═══ Excerpt provided
With the Internet, there's no publisher needed.  Originally all you needed was some knowledge of HTML and somewhere to host your content.  Now all you need is a LiveJournal account, or a Facebook account, or...and the ability to click a few buttons.  And type.  That's it.  Your writing is out there for all to see, and you didn't even need to write a proposal.

Now, I'm not claiming this is new thinking.  The internet as a printing press revolution surely is an idea nearly as hoary as the original printing presses themselves.  But I'd like to take it a step further and say: what are we producing with this technology?  Isn't it literature too?  And in fact, isn't it the heart of literature today?

With the advent of the internet, publishing has become decentralized.  Instead of publication being squeezed through the narrow system of publishing houses, publication flourishes freely wherever there's a keyboard and an Internet connection.  Publication is no longer just the printing press, it's a laptop, a desktop, a cell phone.  It's no longer sequestered in giant printing facilities, it's in a dorm room, a library, a coffee shop.
══════
**To do**
1. List every device that the passage on internet publishing names as what publication now is.
2. Write the next paragraph of the passage on internet publishing, following on from its final sentence.
═══ Information provided
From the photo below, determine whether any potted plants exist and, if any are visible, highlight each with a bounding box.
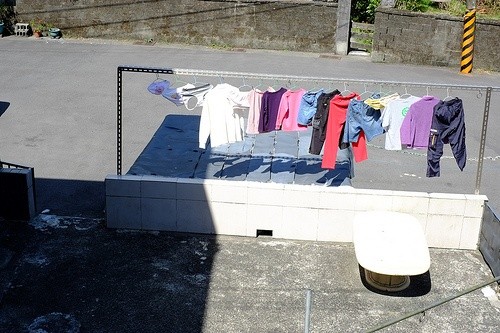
══════
**Answers per task**
1. a laptop, a desktop, a cell phone

2.
And so I would like to argue that literature too is decentralized.  Let's return to our original definition of national literature: "the collection of texts which make it a whole nation."  Once upon a time, a handful of the texts coming out of publishing houses did comprise the texts that make a nation, representative of the national consciousness, perhaps because those were the only texts we really had.  But now with so much writing out for the world to see but outside the framework of publishing houses, can we really limit ourselves?  Why discount all that just because it's not what literature used to be?

We shouldn't.  The literature produced by technology is literature too, and that's why I'm here.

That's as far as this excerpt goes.